Seth MacFarlane has helped create perhaps the single best piece of work in his oeuvre. It's called "Cosmos," and can seen on television every Sunday night, as well as online for free.

Sadly, for filmgoers, he has decided to squeeze out a rancid pile of reheated humor and stale gags called "A Million Ways to Die in the West."

It's a one-gag Western wonder that gets long in the saddle within the first few minutes. Its primary conceit is taking shots and genre clichés through a modern lens. MacFarlane wants it to be so much more but cannot resist his potty-centric proclivities and makes the film feel "Dances with Wolves"-length, just with a lot more farts.

Perhaps emboldened by the smashing success of " Ted," MacFarlane decided to not only write and direct, but to cast himself as the romantic lead (perhaps for no other reason but an excuse to make out with Charlize Theron).

Set in a stereotypical sleepy Western town, MacFarlane plays mild mannered sheep farmer Albert Stark. He's an Old West version of a nerd: studied in languages, allergic to violence, awkward with the ladies and more interested in how startlingly easy it is to meet one's demise.

His lack of manliness has caused his girlfriend's (played by Amanda Seyfried) interest to wane, and seek comfort in the arms of the local moustachery (played by Neil Patrick Harris).

Lucky for Albert, things look up when Theron's mysterious Anna trots into town and shows him how to, um, handle his pistol. The rest merely plays out as a super-obvious romance with countless jokes involving excrement, sheep, flatulence, sheep, pubic areas, sheep and sometimes a mixture of the these items.

Liam Neeson, looking as though he was born to star in Westerns, pops up early on, only to vanish for the majority of the film until its final, laborious minutes. There are a few other non-sequitur moments that are strangely out of place, gravely unfunny, or both (Ryan Reynolds shows up for nanosecond, only to shrug and then get shot).

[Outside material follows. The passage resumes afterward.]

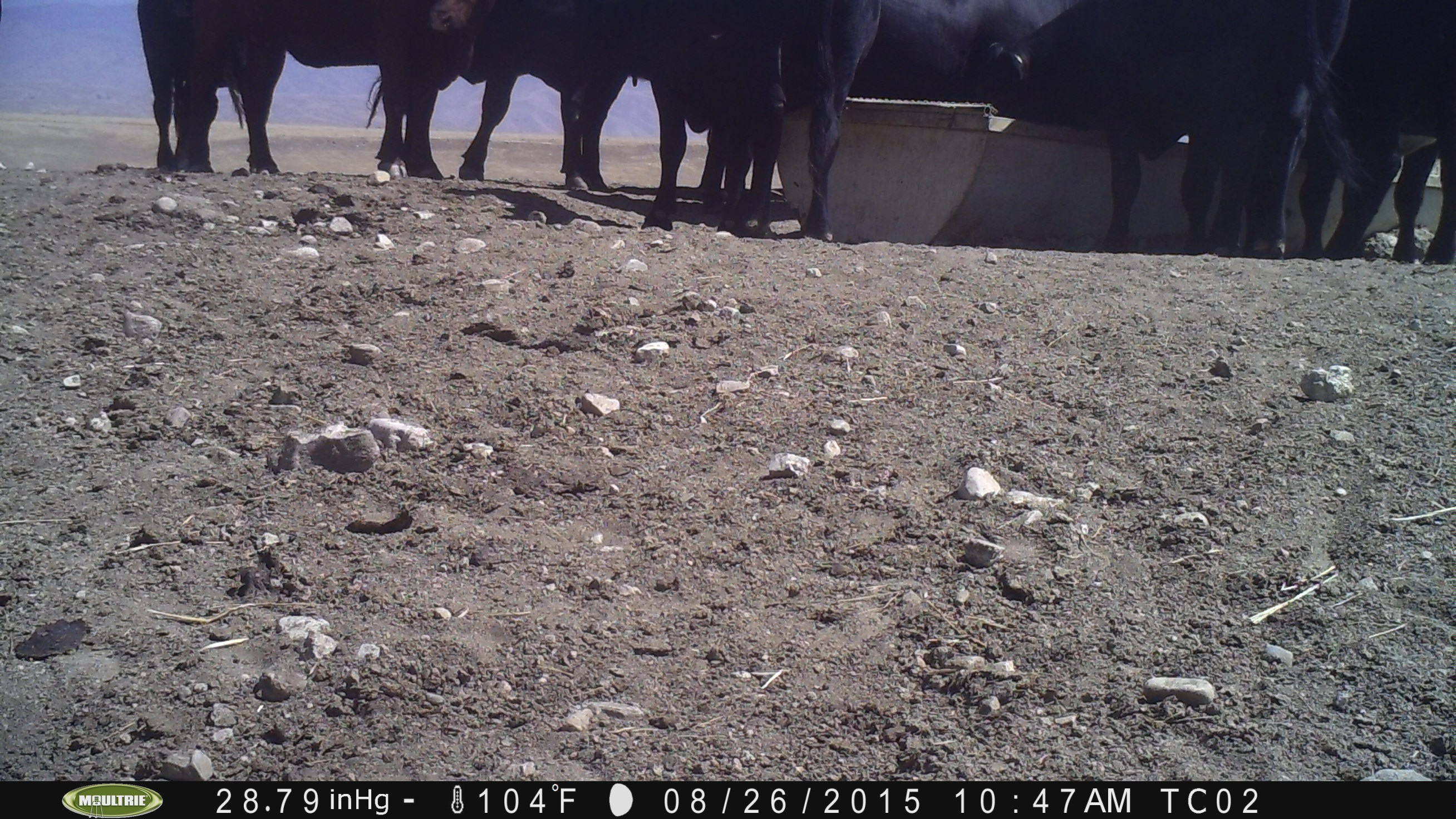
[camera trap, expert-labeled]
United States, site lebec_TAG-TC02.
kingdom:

I have tried countless times to make peace with "Family Guy," only to repeatedly reach the end wondering the key to its longevity. I'm not one who's easily offended, so I can overlook the endless stream of crotch-centered comedy. It's just that there seems to be no glue that binds the gags together. It operates more as though the jokes are written first, and the storyline is secondary in order to string them together.

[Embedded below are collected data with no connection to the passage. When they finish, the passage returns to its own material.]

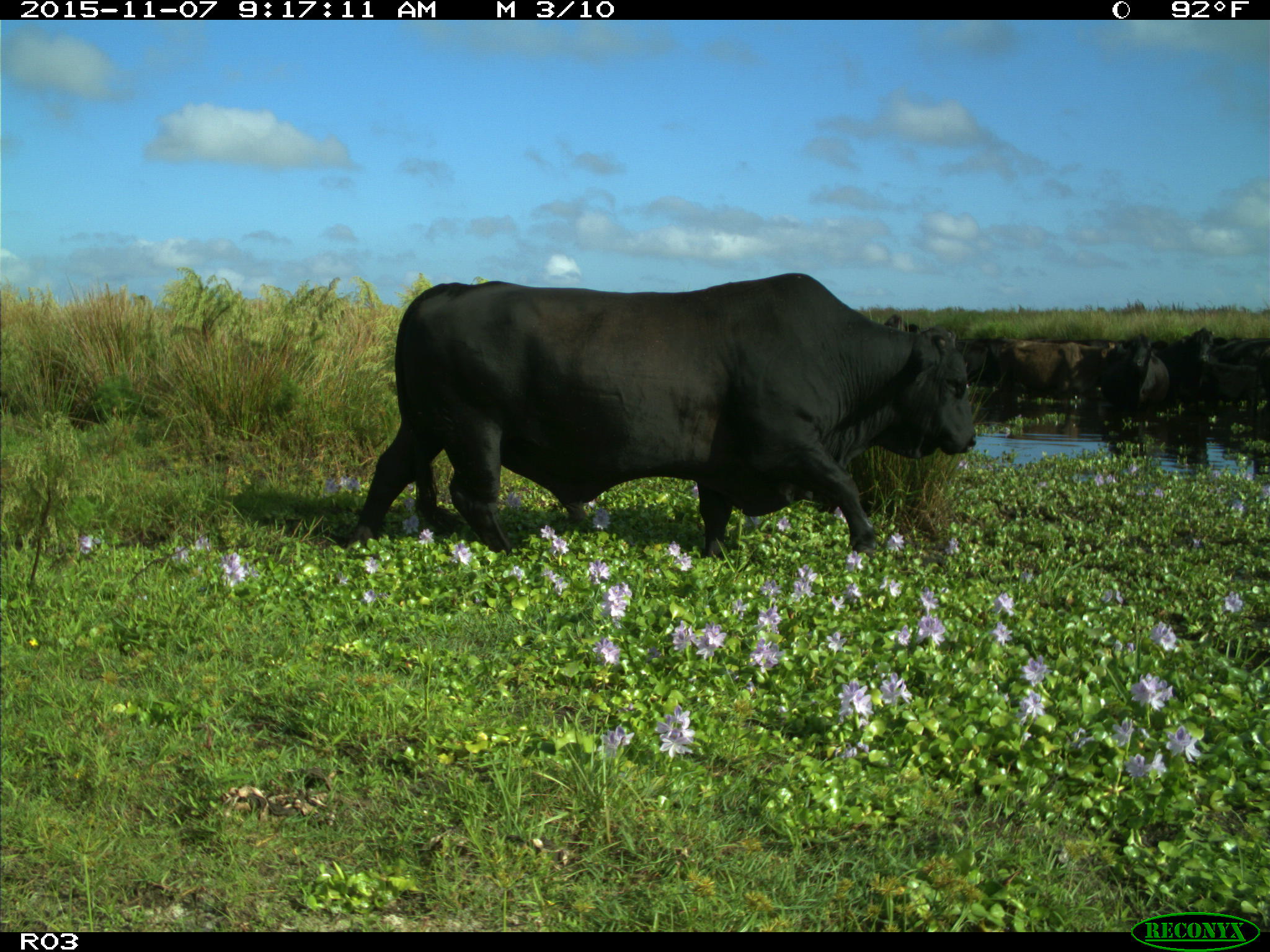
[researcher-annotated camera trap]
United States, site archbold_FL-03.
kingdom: Animalia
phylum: Chordata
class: Mammalia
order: Artiodactyla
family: Bovidae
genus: Bos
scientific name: Bos taurus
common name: domestic cow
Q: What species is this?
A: Bos taurus (domestic cow).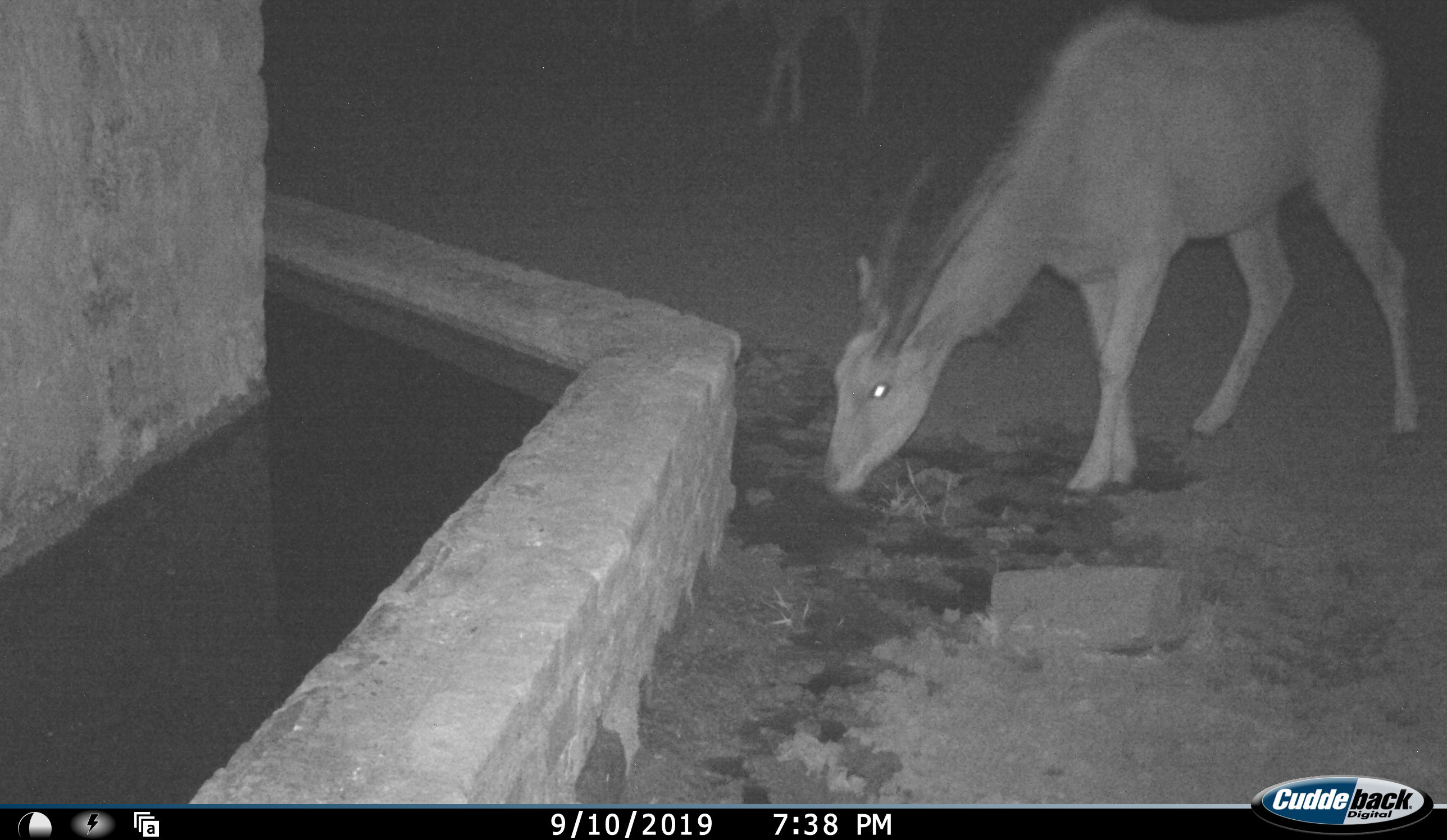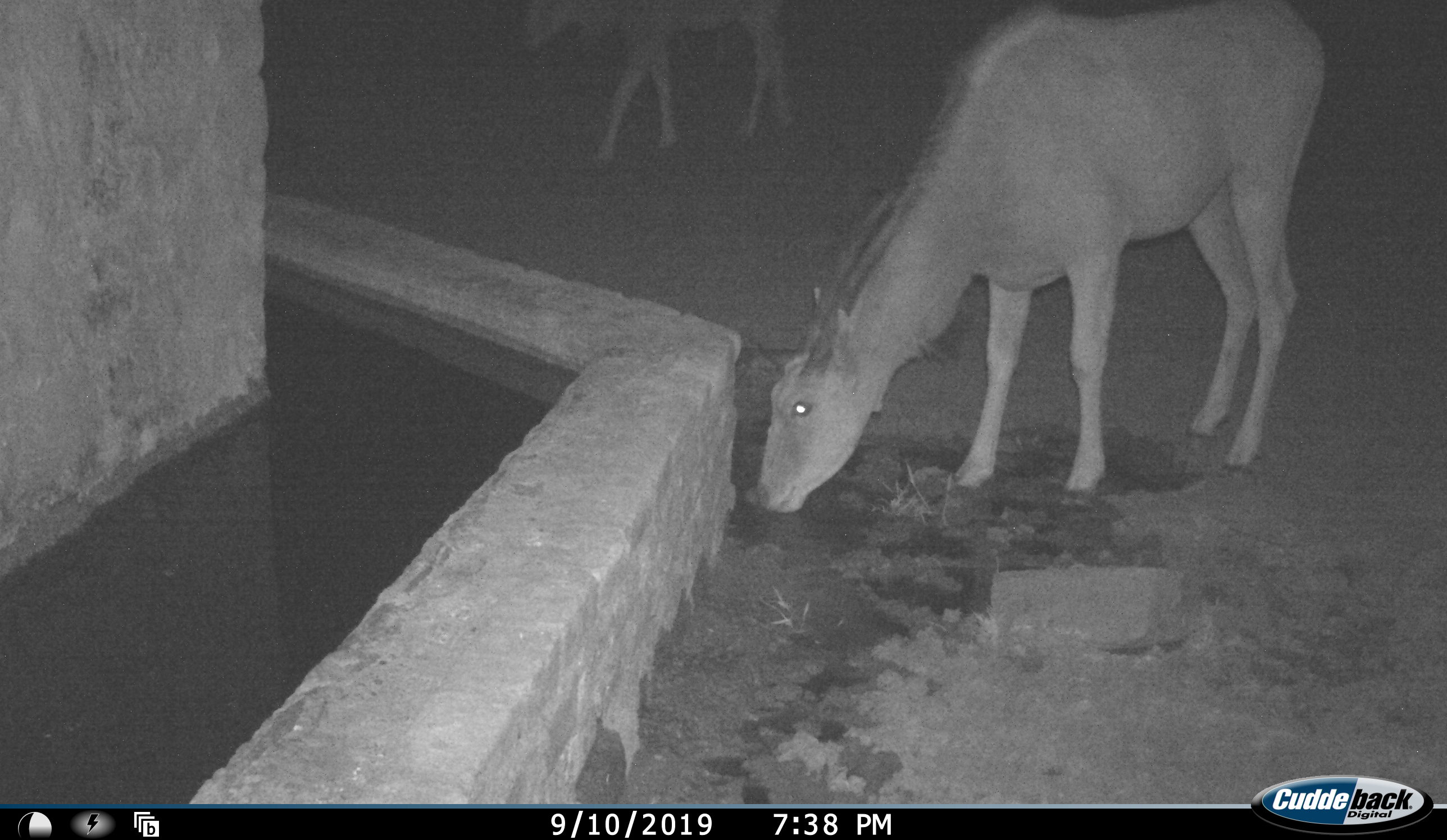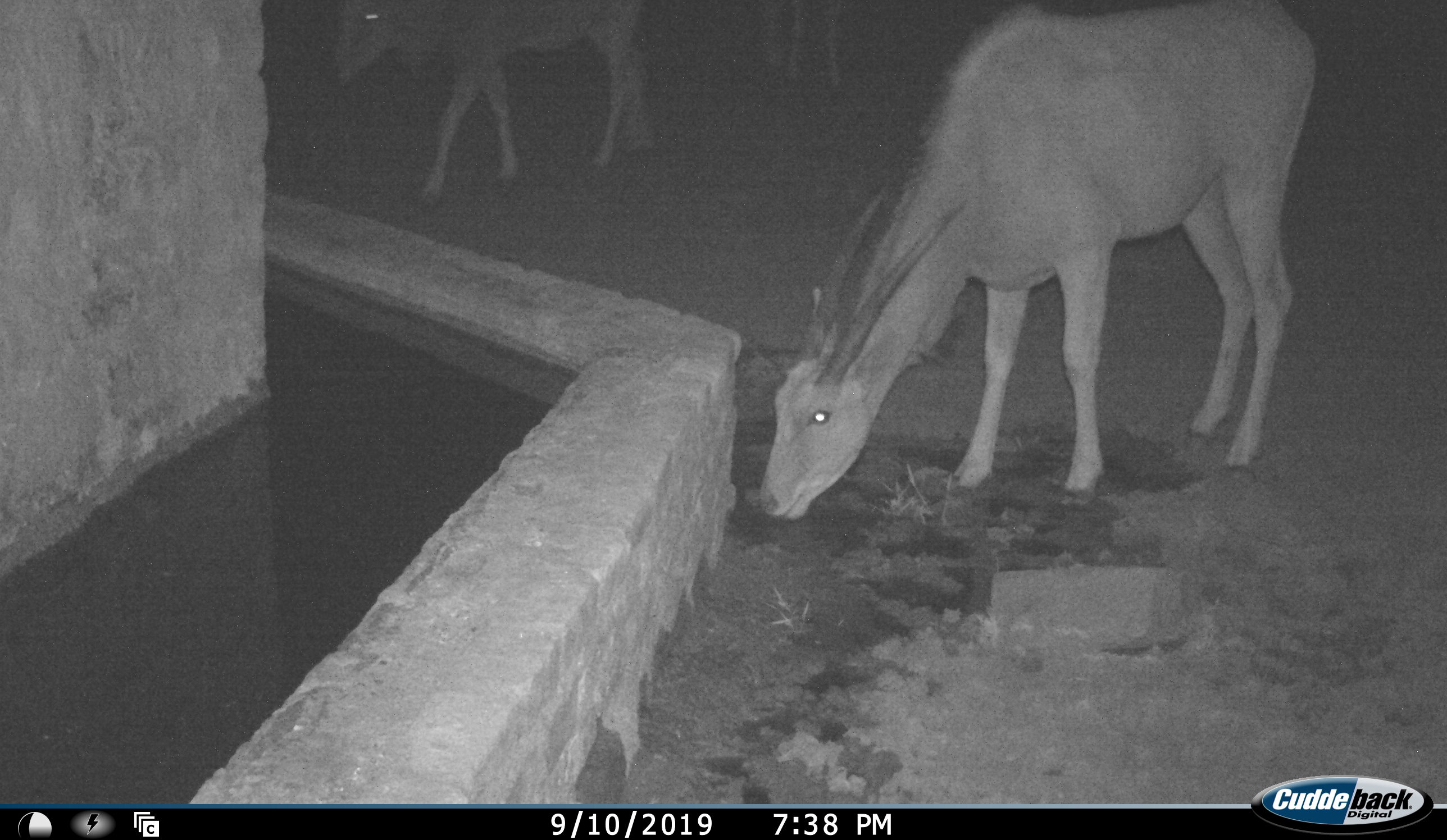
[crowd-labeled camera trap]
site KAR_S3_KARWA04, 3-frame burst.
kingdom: Animalia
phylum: Chordata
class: Mammalia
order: Artiodactyla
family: Bovidae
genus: Tragelaphus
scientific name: Tragelaphus oryx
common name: eland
Eland (Tragelaphus oryx), count 3. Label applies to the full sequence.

It's the same fault that plagues such films as "Epic Movie," "Meet the Spartans," and others of that ilk. There are lazy references, but the central story provides us nothing in which we wish to invest our time. Perhaps this could be forgiven if the film kept the comedy at the same breakneck pace as packed into "Family Guy," but on numerous occasions, the film crawls on forever without a single zinger to cross the screen.

Add to all of this its just-shy-of-two-hour run-time, and "West" becomes a clock-checking endurance test of almost unbearable proportions. The film even fails to cash in on the promise of random death and destruction of its title. A few scenes already revealed in the trailer aside, there is not even a sense of random morbidity that could keep us on our toes.

Perhaps MacFarlane's next venture in film should take a cue from his "Cosmos" television show and focus on the future instead of living in the past.